- Church: Catholic Church
- In office: 25 October 1922 – 17 March 1935
- Predecessor: Edward O'Rourke
- Successor: Antonino Arata
- Other posts: Titular Archbishop of Myra (1922-1935)
- Previous posts: Apostolic Delegate to Estonia (1922-1933) Apostolic Administrator of Estonia (1924-1931) Apostolic Delegate to Lithuania (1922-1925)

Orders
- Ordination: 25 June 1893
- Consecration: 21 December 1922 by Andreas Frühwirth

Personal details
- Born: 7 December 1864 Visco, Princely County of Gorizia and Gradisca, Austrian Littoral, Austrian Empire
- Died: 17 March 1935 (aged 70) Riga, Latvia

= Antonino Zecchini =

Italian prelate

Antonino Zecchini (7 December 1864 – 17 March 1935) was an Italian prelate of the Catholic Church who worked in the Baltic nations from 1921 to 1935 as a diplomat and Church administrator; he became an archbishop in 1922. He devoted the first half of his career from 1892 to 1920 to pastoral work, preaching and education in the Italian and Slovenian regions of the Austro-Hungarian Empire.

==Training and ministry in the Austro-Hungarian Empire ==
Antonino Zecchini was born on 7 December 1864 in Visco, a town now in the Province of Udine, Italy, then part of the Austrian Empire. He studied in Gorizia. He entered the Jesuits and studied at their novitiates in France and Spain. He wrote that he hoped to work in mission countries, especially "the Austrian coast because I like the Friulian, Italian, German and Slovenian languages". From 1883 to 1886 he studied philosophy in Portorè; from 1887 to 1890 he taught Latin and Greek at the Jesuit high school in Zadar.

He was ordained a priest in 1892 and in 1897 he went to Soresina, now in the Italian Province of Cremona, to study theology. From 1898 to 1921 he performed pastoral work in and around Gorizia while also teaching languages and canon law. During the First World War, he was in charge of missions for refugees and the sick in Trieste.

==Diplomacy and administration in the Baltic nations==
In 1921, the Holy See sent him as an Apostolic Visitor to assess the situation of Catholics in the three newly independent Baltic nations. (Note: When he was named Apostolic Delegate in 1922, his previous title was "Apostolic Visitor to the Baltic Countries".) On 25 October 1922, Pope Pius XI named him titular archbishop of Myra and Apostolic Delegate to Latvia, Lithuania, and Estonia.
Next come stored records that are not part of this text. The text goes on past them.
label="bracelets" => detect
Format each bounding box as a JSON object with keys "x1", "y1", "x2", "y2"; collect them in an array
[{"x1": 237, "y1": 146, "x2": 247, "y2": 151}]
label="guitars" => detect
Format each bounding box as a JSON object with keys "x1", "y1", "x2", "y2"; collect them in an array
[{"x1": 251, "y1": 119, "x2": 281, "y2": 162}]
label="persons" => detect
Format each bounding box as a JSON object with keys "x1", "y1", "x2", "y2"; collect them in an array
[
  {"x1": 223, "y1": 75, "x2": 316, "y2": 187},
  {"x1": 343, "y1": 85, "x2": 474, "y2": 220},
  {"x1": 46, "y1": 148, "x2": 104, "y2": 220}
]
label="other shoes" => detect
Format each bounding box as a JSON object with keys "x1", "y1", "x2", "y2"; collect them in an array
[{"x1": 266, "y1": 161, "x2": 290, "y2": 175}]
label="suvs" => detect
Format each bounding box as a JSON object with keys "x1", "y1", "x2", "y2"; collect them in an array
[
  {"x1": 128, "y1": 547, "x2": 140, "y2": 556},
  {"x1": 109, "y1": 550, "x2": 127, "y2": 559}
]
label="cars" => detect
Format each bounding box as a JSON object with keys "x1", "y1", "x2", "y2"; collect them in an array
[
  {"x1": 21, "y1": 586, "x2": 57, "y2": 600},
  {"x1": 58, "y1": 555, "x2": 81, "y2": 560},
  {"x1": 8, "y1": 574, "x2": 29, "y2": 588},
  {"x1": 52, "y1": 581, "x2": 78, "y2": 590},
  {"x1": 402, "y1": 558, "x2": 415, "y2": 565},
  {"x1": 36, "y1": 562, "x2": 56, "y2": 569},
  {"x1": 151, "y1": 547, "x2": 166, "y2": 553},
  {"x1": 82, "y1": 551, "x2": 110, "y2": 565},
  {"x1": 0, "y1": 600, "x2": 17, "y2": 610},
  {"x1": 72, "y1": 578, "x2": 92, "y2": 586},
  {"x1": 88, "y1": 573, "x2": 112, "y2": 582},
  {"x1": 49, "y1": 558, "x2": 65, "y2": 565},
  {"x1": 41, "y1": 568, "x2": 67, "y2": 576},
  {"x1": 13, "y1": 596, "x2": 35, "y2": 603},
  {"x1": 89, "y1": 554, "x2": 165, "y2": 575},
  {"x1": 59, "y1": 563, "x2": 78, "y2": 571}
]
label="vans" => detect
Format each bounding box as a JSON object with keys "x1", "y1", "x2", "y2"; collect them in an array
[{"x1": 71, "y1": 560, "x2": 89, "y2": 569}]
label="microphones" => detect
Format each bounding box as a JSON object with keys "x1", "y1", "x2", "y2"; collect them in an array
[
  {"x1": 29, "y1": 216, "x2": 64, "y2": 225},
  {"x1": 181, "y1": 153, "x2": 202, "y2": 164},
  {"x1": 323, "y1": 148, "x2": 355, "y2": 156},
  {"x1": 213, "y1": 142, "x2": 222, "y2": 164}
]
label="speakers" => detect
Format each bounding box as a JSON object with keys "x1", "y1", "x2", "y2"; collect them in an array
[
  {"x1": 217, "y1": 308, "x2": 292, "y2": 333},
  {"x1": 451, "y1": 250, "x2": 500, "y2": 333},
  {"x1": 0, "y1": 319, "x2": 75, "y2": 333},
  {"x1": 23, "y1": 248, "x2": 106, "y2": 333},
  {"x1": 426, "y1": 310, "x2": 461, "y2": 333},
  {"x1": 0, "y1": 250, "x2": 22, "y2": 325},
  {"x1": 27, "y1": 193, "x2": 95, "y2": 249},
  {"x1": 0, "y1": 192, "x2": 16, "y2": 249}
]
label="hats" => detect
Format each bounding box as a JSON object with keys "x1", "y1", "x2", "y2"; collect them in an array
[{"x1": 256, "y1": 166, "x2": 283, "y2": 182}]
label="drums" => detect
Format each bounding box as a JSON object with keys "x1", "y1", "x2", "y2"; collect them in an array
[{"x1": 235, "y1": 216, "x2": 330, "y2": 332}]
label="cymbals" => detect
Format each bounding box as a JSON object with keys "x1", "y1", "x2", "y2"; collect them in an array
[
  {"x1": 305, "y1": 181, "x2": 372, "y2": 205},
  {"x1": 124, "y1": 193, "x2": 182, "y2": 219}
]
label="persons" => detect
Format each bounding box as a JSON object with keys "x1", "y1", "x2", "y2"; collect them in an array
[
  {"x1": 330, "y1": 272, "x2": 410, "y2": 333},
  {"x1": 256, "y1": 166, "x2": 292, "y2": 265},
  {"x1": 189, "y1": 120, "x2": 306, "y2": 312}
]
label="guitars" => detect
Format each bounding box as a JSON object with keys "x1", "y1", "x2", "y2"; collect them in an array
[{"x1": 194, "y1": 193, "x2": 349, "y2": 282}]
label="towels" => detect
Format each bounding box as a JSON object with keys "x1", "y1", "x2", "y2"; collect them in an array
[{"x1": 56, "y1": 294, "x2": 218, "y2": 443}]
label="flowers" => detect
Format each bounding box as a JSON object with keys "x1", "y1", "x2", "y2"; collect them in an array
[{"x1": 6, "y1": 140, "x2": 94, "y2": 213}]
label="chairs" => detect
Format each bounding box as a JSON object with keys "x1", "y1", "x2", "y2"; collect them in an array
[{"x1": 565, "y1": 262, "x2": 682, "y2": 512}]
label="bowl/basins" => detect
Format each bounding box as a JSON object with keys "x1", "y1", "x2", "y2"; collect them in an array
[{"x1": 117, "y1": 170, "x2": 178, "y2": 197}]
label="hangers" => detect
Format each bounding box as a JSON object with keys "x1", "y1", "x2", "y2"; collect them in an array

He received his episcopal consecration on 21 December 1922 from Cardinal Andreas Frühwirth. Over the next 15 years, his work took a very different shape in each of these countries.

- Lithuania
Of the three Baltic nations, Lithuania had the largest Catholic population and Zecchini chose to live in Kaunas at first but his relationship with the government was always contentious and he left within a year. In the ongoing conflict between Lithuania and Poland, the Holy See found it far more important to develop good relations with Poland, which provoked popular hostility in Lithuania and made Zecchini's position untenable. (Note: The Vatican appointed a Polish auxiliary bishop for Vilnius, Kazimierz Mikołaj Michalkiewicz, on 12 January 1923 when control of that city was disputed but under Polish occupation.) After years without meaningful progress in building a relationship with successive Lithuanian governments, he was replaced as Delegate to Lithuania on 10 March 1927 by Lorenzo Schioppa.

- Estonia
Estonia had a tiny Catholic population. On 1 November 1924, Pope Pius XI appointed Zecchini Apostolic Administrator of Estonia, a new ecclesiastical jurisdiction created that day by taking territory from the Diocese of Riga in Latvia. It consisted of just four parishes. Zecchini initiated discussions for a concordat between the Holy See and Estonia. On 11 May 1931, he was succeeded as Administrator by Eduard Profittlich, another Jesuit. Zecchini resigned as Apostolic Delegate to Estonia on 22 October 1933.

- Latvia
Zecchini settled in Riga, Latvia, after assessing the situation in Lithuania. He was the key Church official working on the concordat that Latvia and the Holy See signed on 30 May 1922. He continued to build the Holy See's relationship with the Latvian government. Without the challenge presented in Lithuania by Polish claims, the Vatican could make a supportive gesture, for example, by raising the status of the Diocese of Riga to an Archdiocese on 25 October 1923. On 14 April 1926, Pope Pius named him Apostolic Internuncio to Latvia.

Zecchini died in Riga on 17 March 1935 at the age of 70.